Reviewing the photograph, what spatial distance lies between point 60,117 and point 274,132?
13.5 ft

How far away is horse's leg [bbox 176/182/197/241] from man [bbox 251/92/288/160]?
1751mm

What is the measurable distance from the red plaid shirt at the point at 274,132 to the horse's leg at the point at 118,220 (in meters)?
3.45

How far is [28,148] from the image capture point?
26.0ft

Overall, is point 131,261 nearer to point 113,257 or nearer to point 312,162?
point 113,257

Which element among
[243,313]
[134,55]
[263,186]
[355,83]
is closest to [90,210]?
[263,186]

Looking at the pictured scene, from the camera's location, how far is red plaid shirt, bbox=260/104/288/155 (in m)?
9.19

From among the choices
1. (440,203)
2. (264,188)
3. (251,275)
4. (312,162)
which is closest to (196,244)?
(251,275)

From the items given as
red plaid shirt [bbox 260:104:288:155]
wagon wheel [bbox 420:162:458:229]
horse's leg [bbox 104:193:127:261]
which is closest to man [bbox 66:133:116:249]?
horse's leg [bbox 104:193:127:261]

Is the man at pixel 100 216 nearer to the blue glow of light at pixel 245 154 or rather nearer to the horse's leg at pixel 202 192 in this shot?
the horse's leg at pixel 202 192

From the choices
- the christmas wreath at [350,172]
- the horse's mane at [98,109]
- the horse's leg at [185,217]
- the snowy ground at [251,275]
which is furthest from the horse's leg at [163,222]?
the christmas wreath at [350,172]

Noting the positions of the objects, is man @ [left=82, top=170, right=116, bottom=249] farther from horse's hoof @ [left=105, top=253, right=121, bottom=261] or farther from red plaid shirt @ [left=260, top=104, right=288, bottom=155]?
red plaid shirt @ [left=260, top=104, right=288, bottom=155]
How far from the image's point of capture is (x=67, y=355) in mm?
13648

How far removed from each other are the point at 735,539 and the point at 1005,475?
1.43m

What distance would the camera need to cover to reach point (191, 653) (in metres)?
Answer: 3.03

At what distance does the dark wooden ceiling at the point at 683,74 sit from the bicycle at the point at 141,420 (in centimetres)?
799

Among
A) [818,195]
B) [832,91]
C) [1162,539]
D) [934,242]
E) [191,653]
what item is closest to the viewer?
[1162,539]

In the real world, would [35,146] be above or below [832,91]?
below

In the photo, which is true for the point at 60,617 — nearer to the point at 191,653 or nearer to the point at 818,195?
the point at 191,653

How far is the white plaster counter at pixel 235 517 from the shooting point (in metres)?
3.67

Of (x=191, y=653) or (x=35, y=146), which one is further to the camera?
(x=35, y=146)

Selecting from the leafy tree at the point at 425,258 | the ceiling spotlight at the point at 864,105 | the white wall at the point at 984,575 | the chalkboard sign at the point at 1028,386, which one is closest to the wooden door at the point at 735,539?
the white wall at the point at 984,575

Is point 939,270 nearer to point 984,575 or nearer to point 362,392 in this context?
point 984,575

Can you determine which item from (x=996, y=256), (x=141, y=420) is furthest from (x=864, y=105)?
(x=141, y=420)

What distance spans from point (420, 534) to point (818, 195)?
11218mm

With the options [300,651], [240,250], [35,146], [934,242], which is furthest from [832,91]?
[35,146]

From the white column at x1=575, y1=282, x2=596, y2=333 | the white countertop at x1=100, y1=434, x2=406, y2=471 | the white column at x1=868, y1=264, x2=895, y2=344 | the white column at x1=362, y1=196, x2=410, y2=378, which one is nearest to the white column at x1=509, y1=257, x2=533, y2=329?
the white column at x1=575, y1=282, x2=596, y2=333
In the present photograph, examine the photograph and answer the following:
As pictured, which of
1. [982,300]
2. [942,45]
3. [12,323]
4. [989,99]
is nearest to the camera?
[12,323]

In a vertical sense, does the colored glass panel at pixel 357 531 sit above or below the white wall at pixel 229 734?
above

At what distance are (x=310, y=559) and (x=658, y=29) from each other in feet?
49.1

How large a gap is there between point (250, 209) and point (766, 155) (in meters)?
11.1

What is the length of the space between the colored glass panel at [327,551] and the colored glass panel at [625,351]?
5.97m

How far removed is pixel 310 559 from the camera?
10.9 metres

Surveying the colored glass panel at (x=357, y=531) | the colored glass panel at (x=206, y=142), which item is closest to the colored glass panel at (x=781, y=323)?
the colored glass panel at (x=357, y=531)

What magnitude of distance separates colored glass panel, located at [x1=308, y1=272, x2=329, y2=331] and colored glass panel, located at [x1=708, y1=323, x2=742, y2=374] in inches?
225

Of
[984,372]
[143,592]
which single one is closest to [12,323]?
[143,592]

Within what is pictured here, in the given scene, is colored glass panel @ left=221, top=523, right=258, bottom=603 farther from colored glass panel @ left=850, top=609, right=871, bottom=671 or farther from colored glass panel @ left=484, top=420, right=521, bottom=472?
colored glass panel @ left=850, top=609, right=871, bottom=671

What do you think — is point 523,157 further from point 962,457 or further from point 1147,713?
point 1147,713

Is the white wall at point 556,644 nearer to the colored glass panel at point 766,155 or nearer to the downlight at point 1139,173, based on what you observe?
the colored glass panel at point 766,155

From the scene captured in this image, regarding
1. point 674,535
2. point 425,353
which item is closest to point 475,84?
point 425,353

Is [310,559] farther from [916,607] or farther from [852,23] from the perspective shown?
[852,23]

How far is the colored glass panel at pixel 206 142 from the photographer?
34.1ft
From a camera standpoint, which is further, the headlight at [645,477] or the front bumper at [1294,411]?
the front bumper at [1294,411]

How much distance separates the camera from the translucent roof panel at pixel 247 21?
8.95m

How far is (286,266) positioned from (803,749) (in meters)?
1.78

+ + + + +

**Exercise objective:**
Retype all of the data above, line for line, without any changes.

**Task response:**
Reviewing the photograph, what spatial distance lies between point 60,117 and point 274,132?
13.5 ft

How far away is horse's leg [bbox 176/182/197/241] from man [bbox 251/92/288/160]?
1751mm

What is the measurable distance from the red plaid shirt at the point at 274,132 to the horse's leg at the point at 118,220 (in meters)?
3.45

How far is [28,148] from the image capture point?
26.0ft

Overall, is point 131,261 nearer to point 113,257 or nearer to point 312,162?
point 113,257

Which element among
[243,313]
[134,55]
[263,186]
[355,83]
is closest to [90,210]?
[263,186]

Looking at the pictured scene, from the camera's location, how far is red plaid shirt, bbox=260/104/288/155 (in m)?
9.19

From among the choices
1. (440,203)
2. (264,188)
3. (251,275)
4. (312,162)
which is closest to (196,244)?
(251,275)

From the items given as
red plaid shirt [bbox 260:104:288:155]
wagon wheel [bbox 420:162:458:229]
horse's leg [bbox 104:193:127:261]
which is closest to man [bbox 66:133:116:249]?
horse's leg [bbox 104:193:127:261]

Is the man at pixel 100 216 nearer to the blue glow of light at pixel 245 154 or rather nearer to the horse's leg at pixel 202 192 in this shot?
the horse's leg at pixel 202 192

From the choices
- the christmas wreath at [350,172]
- the horse's mane at [98,109]
- the horse's leg at [185,217]
- the snowy ground at [251,275]
which is furthest from the horse's leg at [163,222]?
the christmas wreath at [350,172]

Noting the positions of the objects, is man @ [left=82, top=170, right=116, bottom=249] farther from horse's hoof @ [left=105, top=253, right=121, bottom=261] or farther from red plaid shirt @ [left=260, top=104, right=288, bottom=155]?
red plaid shirt @ [left=260, top=104, right=288, bottom=155]
How far from the image's point of capture is (x=67, y=355) in mm?
13648

How far removed from each other are the point at 735,539 and the point at 1005,475?
1.43m

What distance would the camera need to cover to reach point (191, 653) (in metres)?
Answer: 3.03

At what distance does the dark wooden ceiling at the point at 683,74 sit from the bicycle at the point at 141,420 (in centimetres)?
799

Among
A) [818,195]
B) [832,91]
C) [1162,539]
D) [934,242]
E) [191,653]
what item is closest to the viewer?
[1162,539]

In the real world, would [35,146] be above or below [832,91]?
below

In the photo, which is true for the point at 60,617 — nearer to the point at 191,653 or nearer to the point at 818,195?
the point at 191,653

How far is the white plaster counter at pixel 235 517 from the shooting point (in metres)?
3.67

Of (x=191, y=653) or (x=35, y=146), which one is further to the camera?
(x=35, y=146)

Selecting from the leafy tree at the point at 425,258 | the ceiling spotlight at the point at 864,105 | the white wall at the point at 984,575 | the chalkboard sign at the point at 1028,386, which one is closest to the wooden door at the point at 735,539?
the white wall at the point at 984,575

Is point 939,270 nearer to point 984,575 or nearer to point 362,392 in this context?
point 984,575

Can you determine which item from (x=996, y=256), (x=141, y=420) is furthest from (x=864, y=105)?
(x=141, y=420)

What distance spans from point (420, 534) to point (818, 195)?
11218mm

With the options [300,651], [240,250], [35,146], [934,242], which is furthest from [832,91]?
[35,146]

From the white column at x1=575, y1=282, x2=596, y2=333 | the white countertop at x1=100, y1=434, x2=406, y2=471 | the white column at x1=868, y1=264, x2=895, y2=344 | the white column at x1=362, y1=196, x2=410, y2=378, which one is nearest to the white column at x1=509, y1=257, x2=533, y2=329?
the white column at x1=575, y1=282, x2=596, y2=333
In the present photograph, examine the photograph and answer the following:
As pictured, which of
1. [982,300]
2. [942,45]
3. [12,323]
4. [989,99]
is nearest to the camera?
[12,323]

In a vertical sense, does the colored glass panel at pixel 357 531 sit above or below the white wall at pixel 229 734?
above

At what distance are (x=310, y=559) and (x=658, y=29) from each other in feet?
49.1

How large a gap is there between point (250, 209) and point (766, 155) (in meters)?
11.1

What is the length of the space between the colored glass panel at [327,551] and the colored glass panel at [625,351]?
5.97m

How far removed is pixel 310 559 from the camera?
10.9 metres

Surveying the colored glass panel at (x=357, y=531) | the colored glass panel at (x=206, y=142), which item is closest to the colored glass panel at (x=781, y=323)?
the colored glass panel at (x=357, y=531)

What magnitude of distance separates colored glass panel, located at [x1=308, y1=272, x2=329, y2=331] and colored glass panel, located at [x1=708, y1=323, x2=742, y2=374] in inches?
225

Of
[984,372]
[143,592]
which single one is closest to [12,323]?
[143,592]

Within what is pictured here, in the given scene, is colored glass panel @ left=221, top=523, right=258, bottom=603 farther from colored glass panel @ left=850, top=609, right=871, bottom=671 or farther from colored glass panel @ left=484, top=420, right=521, bottom=472?
colored glass panel @ left=850, top=609, right=871, bottom=671

What do you think — is point 523,157 further from point 962,457 or further from point 1147,713?
point 1147,713

Is the white wall at point 556,644 nearer to the colored glass panel at point 766,155 or nearer to the downlight at point 1139,173, based on what you observe?
the colored glass panel at point 766,155

From the scene captured in this image, regarding
1. point 674,535
2. point 425,353
which item is closest to point 475,84?
point 425,353

Is [310,559] farther from [916,607] or farther from [852,23] from the perspective shown?
[852,23]

How far is the colored glass panel at pixel 206 142 from the photographer?
34.1ft
From a camera standpoint, which is further, the headlight at [645,477] or the front bumper at [1294,411]?
the front bumper at [1294,411]

How much distance separates the camera from the translucent roof panel at pixel 247 21?
8.95m

How far is (286,266) positioned from (803,749) (in meters)?
1.78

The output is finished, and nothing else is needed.